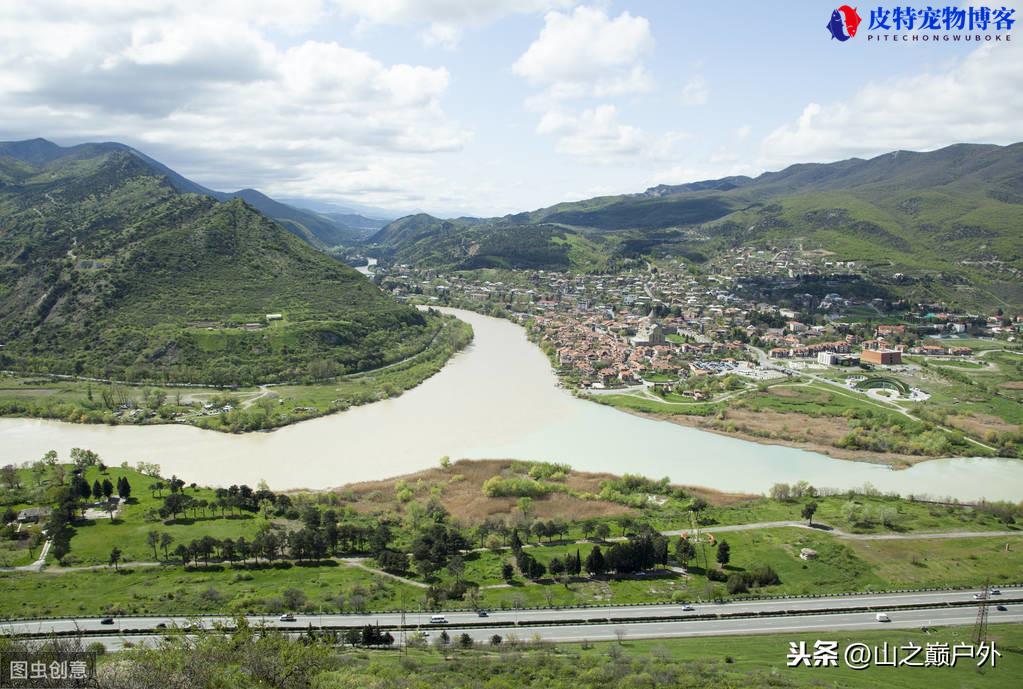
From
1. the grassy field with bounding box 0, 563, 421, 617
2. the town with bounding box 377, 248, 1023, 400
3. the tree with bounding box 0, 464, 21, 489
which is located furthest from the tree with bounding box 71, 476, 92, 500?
the town with bounding box 377, 248, 1023, 400

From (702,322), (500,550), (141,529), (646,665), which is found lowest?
(500,550)

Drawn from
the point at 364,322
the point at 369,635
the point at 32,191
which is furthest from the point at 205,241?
the point at 369,635

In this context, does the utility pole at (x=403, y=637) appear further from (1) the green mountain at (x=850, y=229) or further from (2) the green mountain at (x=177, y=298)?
(1) the green mountain at (x=850, y=229)

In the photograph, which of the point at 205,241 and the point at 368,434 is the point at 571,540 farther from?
the point at 205,241

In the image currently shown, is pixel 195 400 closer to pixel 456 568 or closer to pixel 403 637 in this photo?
pixel 456 568

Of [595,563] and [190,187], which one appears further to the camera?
[190,187]

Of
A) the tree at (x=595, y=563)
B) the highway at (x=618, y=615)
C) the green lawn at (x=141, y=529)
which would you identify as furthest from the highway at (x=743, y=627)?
the green lawn at (x=141, y=529)

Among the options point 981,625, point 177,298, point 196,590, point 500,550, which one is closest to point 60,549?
point 196,590

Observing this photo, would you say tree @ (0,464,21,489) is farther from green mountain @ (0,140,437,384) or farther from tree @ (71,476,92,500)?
green mountain @ (0,140,437,384)
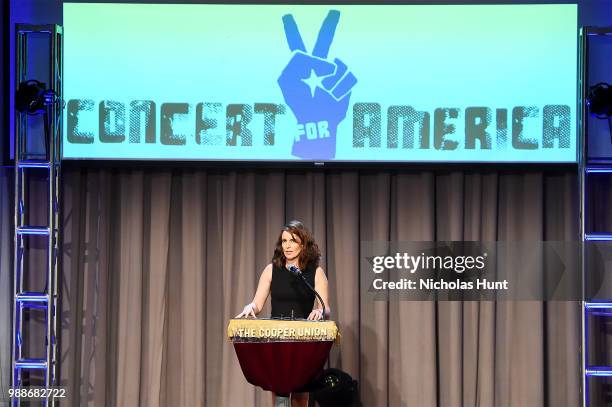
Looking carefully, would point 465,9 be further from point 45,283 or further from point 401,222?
point 45,283

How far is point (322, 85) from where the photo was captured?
5.78m

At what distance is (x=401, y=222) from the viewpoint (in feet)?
19.3

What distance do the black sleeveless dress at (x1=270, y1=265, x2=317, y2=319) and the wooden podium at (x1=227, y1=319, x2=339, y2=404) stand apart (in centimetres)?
43

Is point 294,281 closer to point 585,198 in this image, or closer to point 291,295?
point 291,295

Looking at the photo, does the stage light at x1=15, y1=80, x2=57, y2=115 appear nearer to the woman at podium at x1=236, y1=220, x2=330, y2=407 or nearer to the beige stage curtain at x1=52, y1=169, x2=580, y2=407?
the beige stage curtain at x1=52, y1=169, x2=580, y2=407

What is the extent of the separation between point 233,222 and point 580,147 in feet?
7.82

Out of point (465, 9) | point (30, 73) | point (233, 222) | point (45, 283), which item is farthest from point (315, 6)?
point (45, 283)

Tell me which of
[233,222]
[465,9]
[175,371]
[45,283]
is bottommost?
[175,371]

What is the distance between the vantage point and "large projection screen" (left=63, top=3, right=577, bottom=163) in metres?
5.75

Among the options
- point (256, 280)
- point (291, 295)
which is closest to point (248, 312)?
point (291, 295)

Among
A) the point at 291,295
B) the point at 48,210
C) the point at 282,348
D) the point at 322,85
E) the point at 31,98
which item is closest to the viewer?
the point at 282,348

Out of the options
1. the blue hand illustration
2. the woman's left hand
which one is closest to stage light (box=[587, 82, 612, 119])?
the blue hand illustration

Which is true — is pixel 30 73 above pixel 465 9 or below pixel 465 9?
below

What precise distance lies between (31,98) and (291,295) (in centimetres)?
217
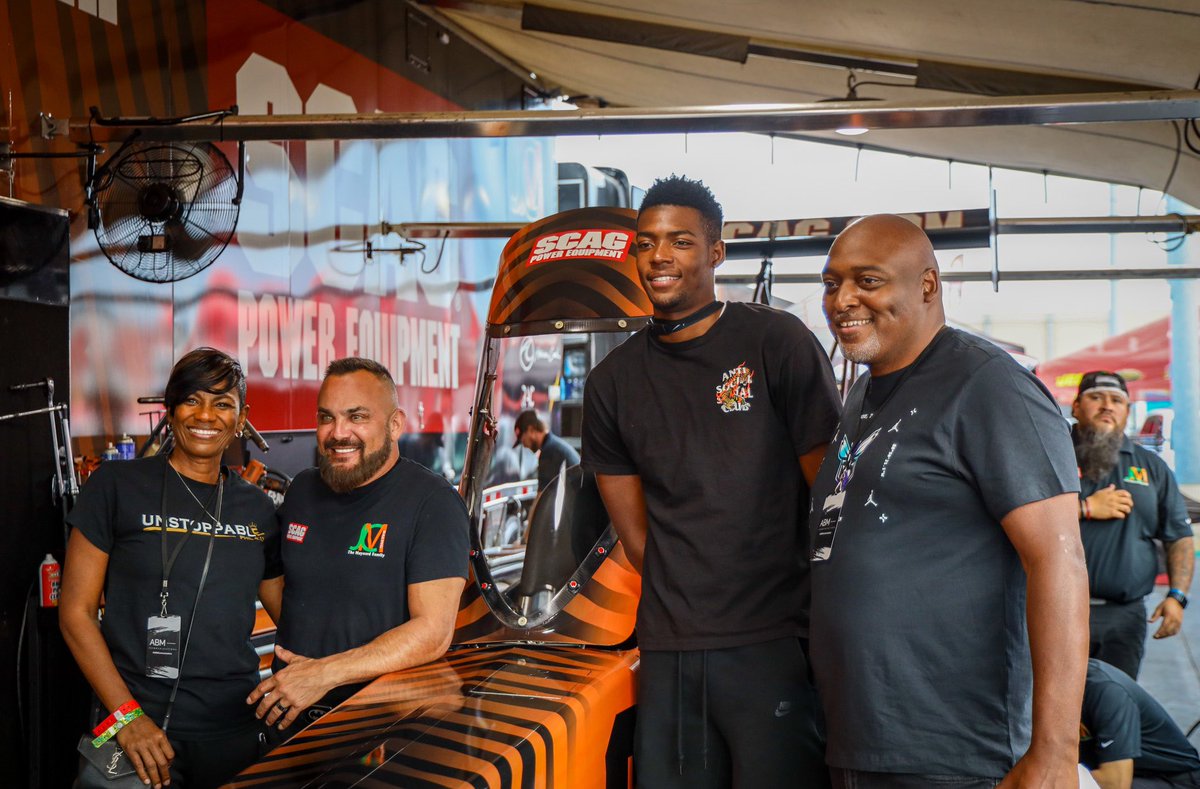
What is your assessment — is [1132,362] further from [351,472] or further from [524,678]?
[351,472]

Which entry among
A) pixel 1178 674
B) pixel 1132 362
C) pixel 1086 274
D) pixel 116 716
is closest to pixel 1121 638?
pixel 1178 674

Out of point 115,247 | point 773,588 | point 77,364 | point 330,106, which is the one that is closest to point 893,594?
point 773,588

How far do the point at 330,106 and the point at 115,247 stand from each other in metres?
3.69

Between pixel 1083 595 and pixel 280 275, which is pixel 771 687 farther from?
pixel 280 275

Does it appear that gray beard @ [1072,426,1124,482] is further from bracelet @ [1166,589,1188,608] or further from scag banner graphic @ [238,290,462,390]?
scag banner graphic @ [238,290,462,390]

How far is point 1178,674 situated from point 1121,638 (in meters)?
Result: 2.47

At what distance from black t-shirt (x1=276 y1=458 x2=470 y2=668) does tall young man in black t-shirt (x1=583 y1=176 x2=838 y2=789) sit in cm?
52

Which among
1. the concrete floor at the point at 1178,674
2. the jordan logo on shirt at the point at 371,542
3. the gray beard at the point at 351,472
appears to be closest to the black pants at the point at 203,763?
the jordan logo on shirt at the point at 371,542

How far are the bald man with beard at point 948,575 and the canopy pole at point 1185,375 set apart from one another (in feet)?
41.5

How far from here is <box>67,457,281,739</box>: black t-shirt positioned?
8.32ft

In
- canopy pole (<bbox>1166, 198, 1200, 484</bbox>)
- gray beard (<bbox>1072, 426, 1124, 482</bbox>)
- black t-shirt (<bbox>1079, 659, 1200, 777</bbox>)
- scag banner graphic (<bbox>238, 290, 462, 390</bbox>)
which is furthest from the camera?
canopy pole (<bbox>1166, 198, 1200, 484</bbox>)

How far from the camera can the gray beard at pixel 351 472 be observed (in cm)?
259

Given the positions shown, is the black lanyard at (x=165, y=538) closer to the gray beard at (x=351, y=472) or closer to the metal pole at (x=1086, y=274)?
the gray beard at (x=351, y=472)

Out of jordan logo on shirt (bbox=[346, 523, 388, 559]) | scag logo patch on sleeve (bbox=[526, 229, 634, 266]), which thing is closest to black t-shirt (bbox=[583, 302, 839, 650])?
jordan logo on shirt (bbox=[346, 523, 388, 559])
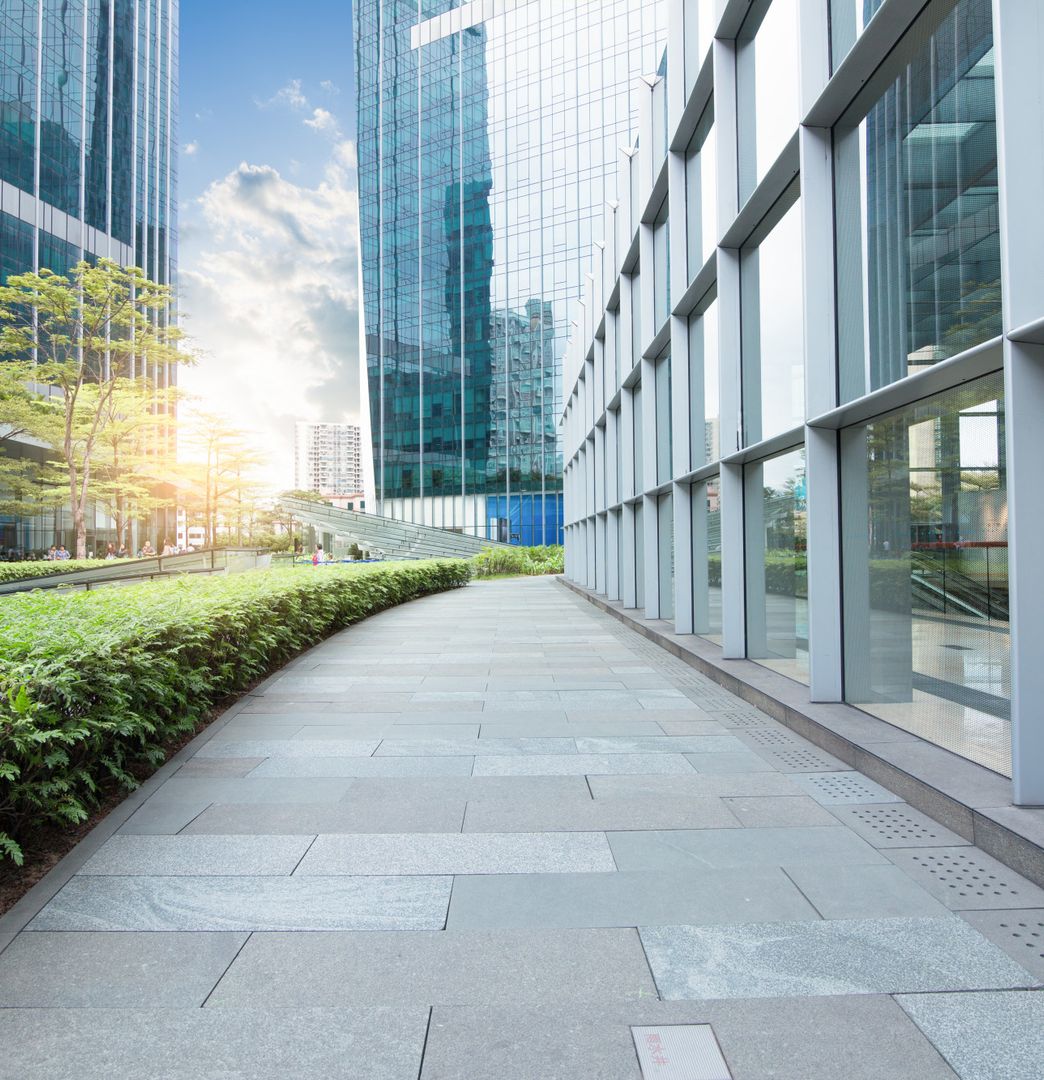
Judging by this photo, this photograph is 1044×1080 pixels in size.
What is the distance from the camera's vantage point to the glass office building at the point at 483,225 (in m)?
58.2

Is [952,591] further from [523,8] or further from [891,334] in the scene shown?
[523,8]

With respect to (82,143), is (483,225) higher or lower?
lower

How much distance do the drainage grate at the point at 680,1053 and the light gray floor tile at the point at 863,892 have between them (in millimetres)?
1020

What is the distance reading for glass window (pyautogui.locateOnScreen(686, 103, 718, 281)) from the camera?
10.1 meters

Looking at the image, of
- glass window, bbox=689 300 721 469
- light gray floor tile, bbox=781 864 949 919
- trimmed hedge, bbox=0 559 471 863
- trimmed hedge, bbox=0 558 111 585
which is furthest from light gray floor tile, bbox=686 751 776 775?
trimmed hedge, bbox=0 558 111 585

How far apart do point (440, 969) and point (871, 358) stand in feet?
16.5

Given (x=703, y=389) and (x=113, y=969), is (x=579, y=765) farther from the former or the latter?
(x=703, y=389)

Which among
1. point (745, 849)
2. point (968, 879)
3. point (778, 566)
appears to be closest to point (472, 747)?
point (745, 849)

STATED EXERCISE »
Every line of the material is to be quoted exactly, with no pictures carried over.

CORRECT ANSWER »
From
1. the grassy field with bounding box 0, 563, 421, 617
2. the town with bounding box 377, 248, 1023, 400
3. the tree with bounding box 0, 464, 21, 489
which is located furthest from the tree with bounding box 71, 476, 92, 500?
the town with bounding box 377, 248, 1023, 400

From (702,322), (500,550), (141,529), (646,665), which is found lowest?
(500,550)

Drawn from
the point at 364,322
the point at 369,635
the point at 32,191
which is furthest from the point at 205,241?
the point at 369,635

In this context, does the utility pole at (x=403, y=637) appear further from (1) the green mountain at (x=850, y=229) or further from (2) the green mountain at (x=177, y=298)?
(1) the green mountain at (x=850, y=229)

In the photograph, which of the point at 205,241 and the point at 368,434 is the point at 571,540 farther from?
the point at 205,241

In the image currently shown, is pixel 195 400 closer to pixel 456 568 or closer to pixel 403 637 in this photo?
pixel 456 568

Of [595,563] and [190,187], which one appears further to the camera?
[190,187]

Of
A) the tree at (x=595, y=563)
B) the highway at (x=618, y=615)
C) the green lawn at (x=141, y=529)
which would you identify as furthest from the highway at (x=743, y=627)?
the green lawn at (x=141, y=529)

Among the options point 981,625, point 177,298, point 196,590, point 500,550, which one is closest to point 60,549?
point 196,590

Observing this photo, would you say tree @ (0,464,21,489) is farther from green mountain @ (0,140,437,384) or farther from tree @ (71,476,92,500)?
green mountain @ (0,140,437,384)
Looking carefully, would point 465,9 be further from point 45,283 or further from point 401,222?
point 45,283

How far is point (322, 85) from where the photo was captured?
5.78m

At what distance is (x=401, y=222) from the viewpoint (in feet)?
19.3

What distance do the black sleeveless dress at (x1=270, y1=265, x2=317, y2=319) and the wooden podium at (x1=227, y1=319, x2=339, y2=404) stand apart (in centimetres)?
43

Is point 294,281 closer to point 585,198 in this image, or closer to point 291,295?
point 291,295

Looking at the photo, does the stage light at x1=15, y1=80, x2=57, y2=115 appear nearer to the woman at podium at x1=236, y1=220, x2=330, y2=407 or nearer to the beige stage curtain at x1=52, y1=169, x2=580, y2=407?
the beige stage curtain at x1=52, y1=169, x2=580, y2=407

What is the extent of the separation between point 233,222 and point 580,147 in feet?
7.82

Out of point (465, 9) | point (30, 73) | point (233, 222) | point (45, 283), which item is farthest from point (315, 6)?
point (45, 283)

Tell me which of
[233,222]
[465,9]
[175,371]
[45,283]
is bottommost?
[175,371]

What is the distance between the vantage point and "large projection screen" (left=63, top=3, right=577, bottom=163) in metres?
5.75

Among the options
- point (256, 280)
- point (291, 295)
which is closest to point (248, 312)?
point (291, 295)

Among
A) the point at 291,295
B) the point at 48,210
C) the point at 282,348
D) the point at 322,85
E) the point at 31,98
which item is closest to the viewer?
the point at 282,348

Out of the options
1. the blue hand illustration
2. the woman's left hand
which one is closest to stage light (box=[587, 82, 612, 119])?
the blue hand illustration

Which is true — is pixel 30 73 above pixel 465 9 or below pixel 465 9?
below

What precise distance lies between (31,98) and (291,295) (in centimetres)?
217
What is your assessment — is [1132,362] further from [351,472] or further from [524,678]?
[351,472]

Which entry among
A) pixel 1178 674
B) pixel 1132 362
C) pixel 1086 274
D) pixel 116 716
is closest to pixel 1121 638?
pixel 1178 674

Out of point 115,247 | point 773,588 | point 77,364 | point 330,106, which is the one that is closest to point 893,594?
point 773,588

How far do the point at 330,106 and the point at 115,247 stand from each other in metres?
3.69

Between pixel 1083 595 and pixel 280 275, which is pixel 771 687 farther from?
pixel 280 275

Does it appear that gray beard @ [1072,426,1124,482] is further from bracelet @ [1166,589,1188,608] or further from scag banner graphic @ [238,290,462,390]?
scag banner graphic @ [238,290,462,390]

How far is point 1178,674 situated from point 1121,638 (in meters)?
Result: 2.47

At what distance from black t-shirt (x1=276 y1=458 x2=470 y2=668) does tall young man in black t-shirt (x1=583 y1=176 x2=838 y2=789) sit in cm?
52

Which among
1. the concrete floor at the point at 1178,674
2. the jordan logo on shirt at the point at 371,542
3. the gray beard at the point at 351,472
appears to be closest to the black pants at the point at 203,763?
the jordan logo on shirt at the point at 371,542

How far are the bald man with beard at point 948,575 and the canopy pole at point 1185,375 set apart from one another (in feet)?
41.5

How far from here is <box>67,457,281,739</box>: black t-shirt positioned?
8.32ft

In
- canopy pole (<bbox>1166, 198, 1200, 484</bbox>)
- gray beard (<bbox>1072, 426, 1124, 482</bbox>)
- black t-shirt (<bbox>1079, 659, 1200, 777</bbox>)
- scag banner graphic (<bbox>238, 290, 462, 390</bbox>)
which is furthest from the camera?
canopy pole (<bbox>1166, 198, 1200, 484</bbox>)

How far from the camera can the gray beard at pixel 351 472 be observed (in cm)?
259

Given the positions shown, is the black lanyard at (x=165, y=538) closer to the gray beard at (x=351, y=472) or closer to the metal pole at (x=1086, y=274)?
the gray beard at (x=351, y=472)

Out of jordan logo on shirt (bbox=[346, 523, 388, 559]) | scag logo patch on sleeve (bbox=[526, 229, 634, 266]), which thing is closest to black t-shirt (bbox=[583, 302, 839, 650])?
jordan logo on shirt (bbox=[346, 523, 388, 559])
Judging by this photo, this photograph is 1044×1080 pixels in size.
What is the distance from the camera's vantage point to the glass office building at the point at 483,225 (in m)?
58.2

Is [952,591] further from [523,8] or further from [891,334] in the scene shown?
[523,8]

With respect to (82,143), is (483,225) higher or lower?
lower

How much distance do the drainage grate at the point at 680,1053 and the light gray floor tile at the point at 863,892 have between them (in millimetres)?
1020

What is the distance reading for glass window (pyautogui.locateOnScreen(686, 103, 718, 281)) from the camera?
10.1 meters

Looking at the image, of
- glass window, bbox=689 300 721 469
- light gray floor tile, bbox=781 864 949 919
- trimmed hedge, bbox=0 559 471 863
- trimmed hedge, bbox=0 558 111 585
which is furthest from light gray floor tile, bbox=686 751 776 775?
trimmed hedge, bbox=0 558 111 585

How far apart do point (440, 969) and point (871, 358) stand in feet?
16.5

Given (x=703, y=389) and (x=113, y=969), is (x=579, y=765) farther from the former or the latter?
(x=703, y=389)

Which among
1. point (745, 849)
2. point (968, 879)
3. point (778, 566)
appears to be closest to point (472, 747)?
point (745, 849)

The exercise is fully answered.